Rational Functions – Homework Help

[zebra1707]

Hi there

I have a Rational function y = 1 / x^2-1 . I have a good idea what the graph looks it, it will have vertical asymptotes at -1 and 1 and I can work out the y intercept (-1 concave down). However I'm not sure about the other parts to the question.

Homework Statement

dy/dx = - 2x/(x-1)^2(x+1)^2

The other parts of the question are as follows:

b) Find any turning points and determine their nature
c) For what values of x is the curve discontinous
d) How does the curve behave when x(arrow)(infinity) and when x(arrow)(-infinity)
e) Show f(x) = f(-x)
f) Find f(2) and f(-2)

Homework Equations

The Attempt at a Solution

Needing some guidence about where to start and setting out.

Cheers P

 

[Cyosis]

Which of these are causing problems?

 

[zebra1707]

Hi there

b) to f) is causing the problem

Many thanks P

 

[The Chaz]

b) Set the derivative = 0
c) undefined => discontinuous
d) google end behavior/horizontal asymptotes
e) i.e. "show that this is an even function" (google "even function")
f) google evaluating functions.

Have you tried part f)? It seems strange that you could take the derivative of a function (using chain/quotient rule) and NOT know how to plug in 2.

 

[Cyosis]

It's time for you to show some work. It is hard to believe that all of these give you trouble.

 

[zebra1707]

It's time for you to show some work. It is hard to believe that all of these give you trouble.

Part b)

I use the f '(x) to find the turning point and determine their nature.

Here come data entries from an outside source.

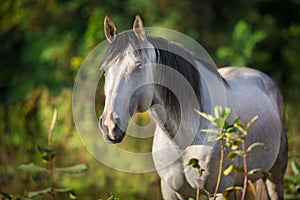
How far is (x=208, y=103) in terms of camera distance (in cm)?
392

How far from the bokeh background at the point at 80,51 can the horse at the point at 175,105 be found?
10.8 ft

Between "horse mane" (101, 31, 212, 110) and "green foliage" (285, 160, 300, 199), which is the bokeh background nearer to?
"green foliage" (285, 160, 300, 199)

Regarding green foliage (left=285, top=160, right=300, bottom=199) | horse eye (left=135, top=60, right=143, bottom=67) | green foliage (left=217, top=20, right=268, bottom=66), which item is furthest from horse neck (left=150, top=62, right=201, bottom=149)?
green foliage (left=217, top=20, right=268, bottom=66)

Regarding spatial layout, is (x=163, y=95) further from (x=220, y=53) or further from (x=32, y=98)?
(x=32, y=98)

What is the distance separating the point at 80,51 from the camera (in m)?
9.27

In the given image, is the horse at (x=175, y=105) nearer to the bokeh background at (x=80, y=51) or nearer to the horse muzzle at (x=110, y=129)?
the horse muzzle at (x=110, y=129)

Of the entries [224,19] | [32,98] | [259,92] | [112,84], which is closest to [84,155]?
[32,98]

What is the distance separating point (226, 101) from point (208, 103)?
19cm

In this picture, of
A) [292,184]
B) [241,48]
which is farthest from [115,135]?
[241,48]

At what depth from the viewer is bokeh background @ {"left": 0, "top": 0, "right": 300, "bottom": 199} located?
823 cm

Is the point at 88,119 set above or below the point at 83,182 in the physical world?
above

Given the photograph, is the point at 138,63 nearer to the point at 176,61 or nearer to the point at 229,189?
the point at 176,61

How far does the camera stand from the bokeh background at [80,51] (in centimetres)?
823

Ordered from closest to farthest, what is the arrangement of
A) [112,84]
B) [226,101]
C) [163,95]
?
[112,84], [163,95], [226,101]
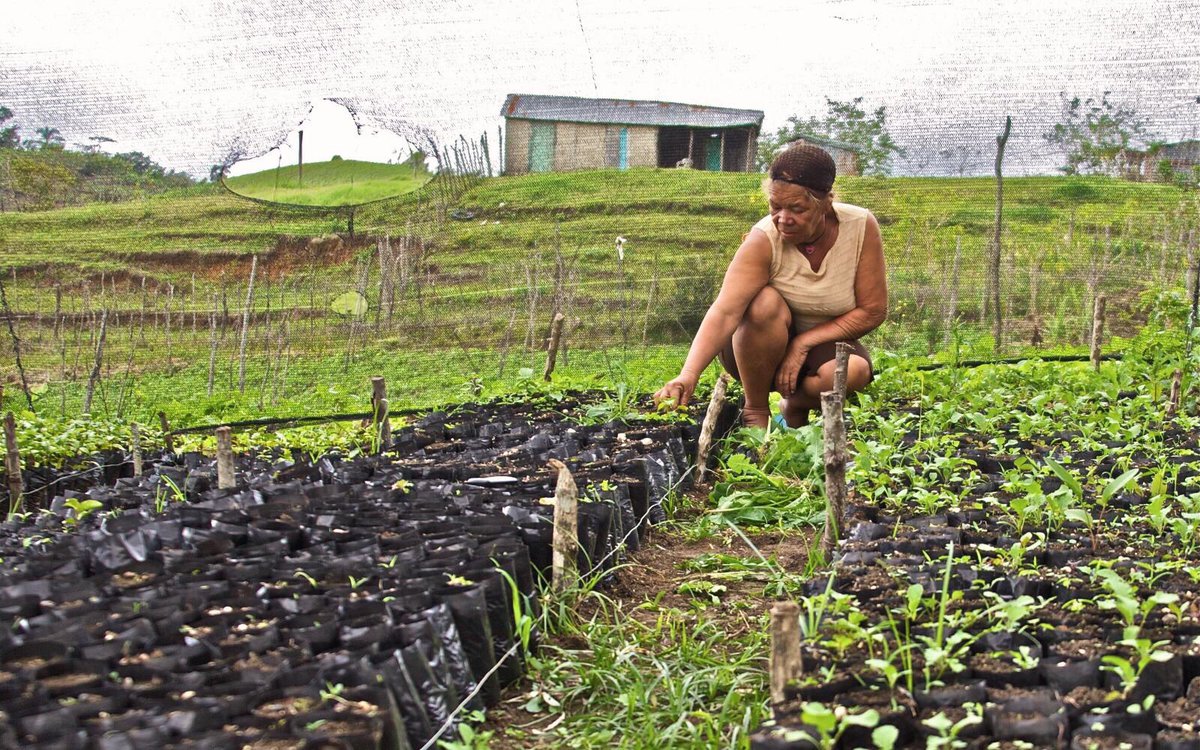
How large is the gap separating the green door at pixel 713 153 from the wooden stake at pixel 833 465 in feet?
13.6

I think that the second derivative is - (2x/(x^2-1) or - (2x/(x-1)^2(x+1)2

Therefore the stationary points where dy/dx = 0 ie x = +1 and -1

Therefore when x = +1 y + 0 and when x = -1 y = 0

Therefore (1,0) and (0,-1) are the stationary points ( this does not look right)

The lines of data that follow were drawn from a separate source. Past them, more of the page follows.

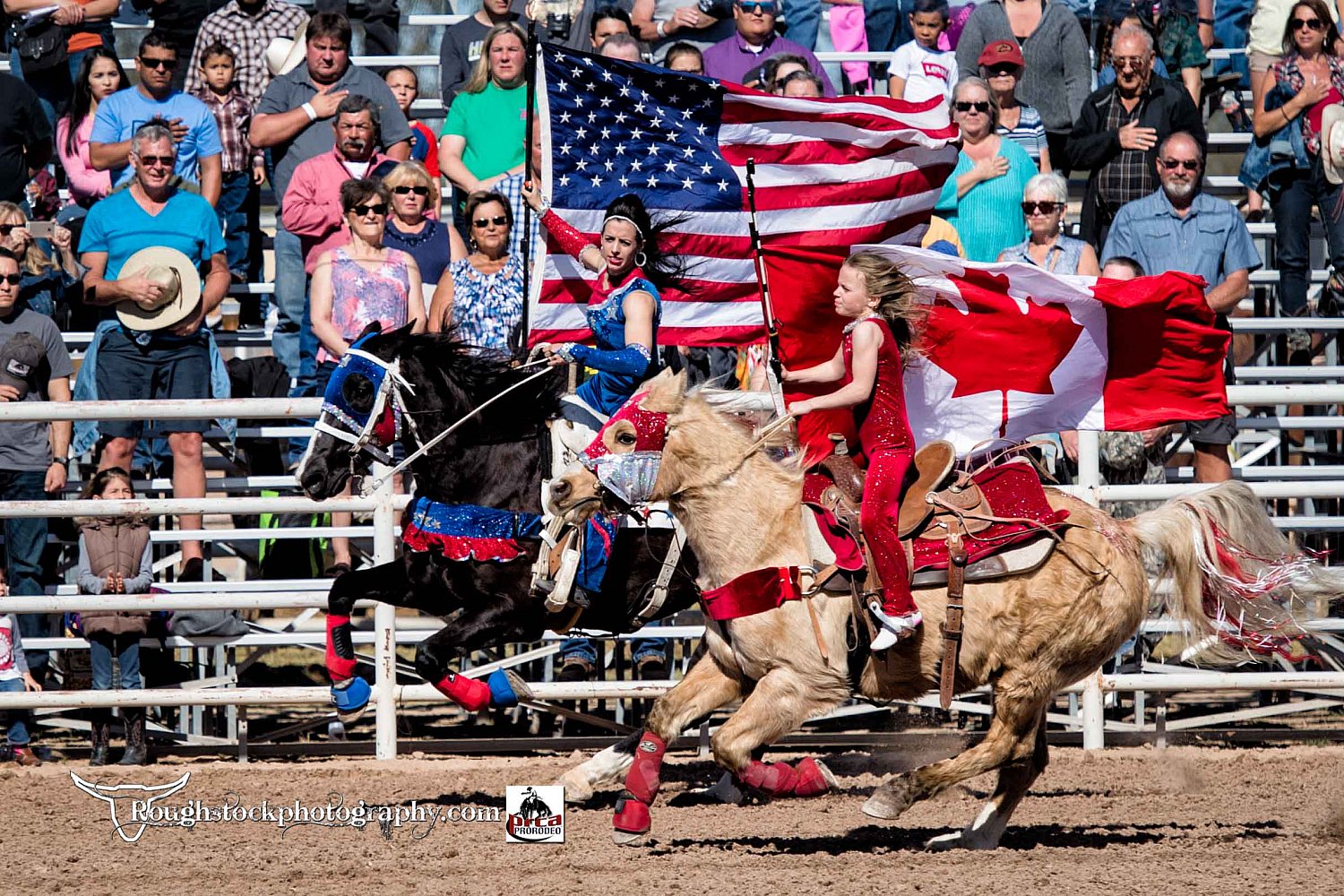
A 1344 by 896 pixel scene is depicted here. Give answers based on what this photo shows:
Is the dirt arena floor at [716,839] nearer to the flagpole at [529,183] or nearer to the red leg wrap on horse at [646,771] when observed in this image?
the red leg wrap on horse at [646,771]

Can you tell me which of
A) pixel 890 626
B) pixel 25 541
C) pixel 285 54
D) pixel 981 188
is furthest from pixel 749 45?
pixel 890 626

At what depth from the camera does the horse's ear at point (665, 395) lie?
586 centimetres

To determine the Nature of these stationary points we examine the sign of the gradient function which is - (2x/(x^2-1)

which we have seen has a zero value when x = -1 or x = 1

Or should I use the second derivative??

Im getting bogged down and confused.

 

[The Chaz]

I have never used the exact phrase "turning points" in this context, but it probably means "relative extrema" (i.e. relative max/min).
These can occur only where the derivative ("gradient") is zero. You have found the derivative in your original post. It is a fraction. A fraction is zero when its NUMERATOR is zero. Should be pretty straightforward.

Yes, there is a second derivative test, but don't do that. The critical x-value will divide the x-axis into two parts. Test points on both intervals to see if the derivative is postive or negative there.

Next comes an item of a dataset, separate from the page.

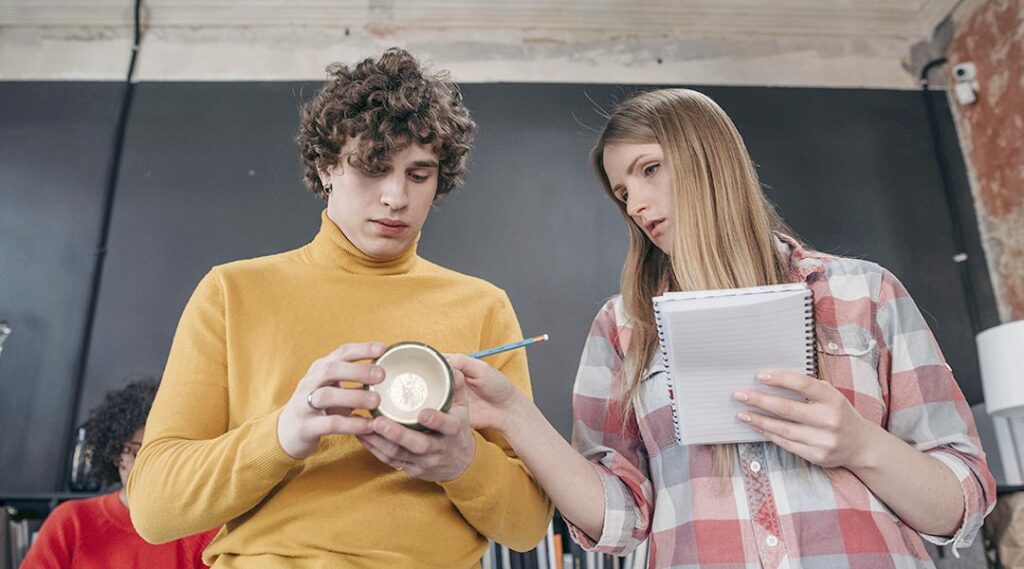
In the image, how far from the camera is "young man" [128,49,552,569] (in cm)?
106

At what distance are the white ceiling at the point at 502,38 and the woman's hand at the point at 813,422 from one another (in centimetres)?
282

For example: g(x) = x^2 -2x + 348923487345
g`(x) = 2x - 2.
Equate to zero...
0 = 2x -2
x = 1 is the critical point.
Test a number greater than 1, say 2. g`(2) = 2 > 0 so g increases on (1, inf).
Test a number less than 1, say 0. g`(0) = -2 <0 so g decreases on (-inf, 1).
At x = 1, g goes from decreasing to increasing, so this is a relative MINIMUM.
Still surprised that you wouldn't know this... ?

What about
c)
d)
e)
f)

 

[zebra1707]

Im finding the rational functions diffcult for some reason, sorry just not getting it at the moment.

Many thanks, I will try and nut it myself. Cheers P

 

[The Chaz]

c) (dis)continuity is intimately linked with the DOMAIN of the function. And there are relatively few restrictions on the domain of real-valued functions (can't divide by zero, can't take an even root of a negative number, can't take a log of a non-positive argument, etc)

d) - f) I just did a google search for these terms, and reiterate my suggestion that you do the same.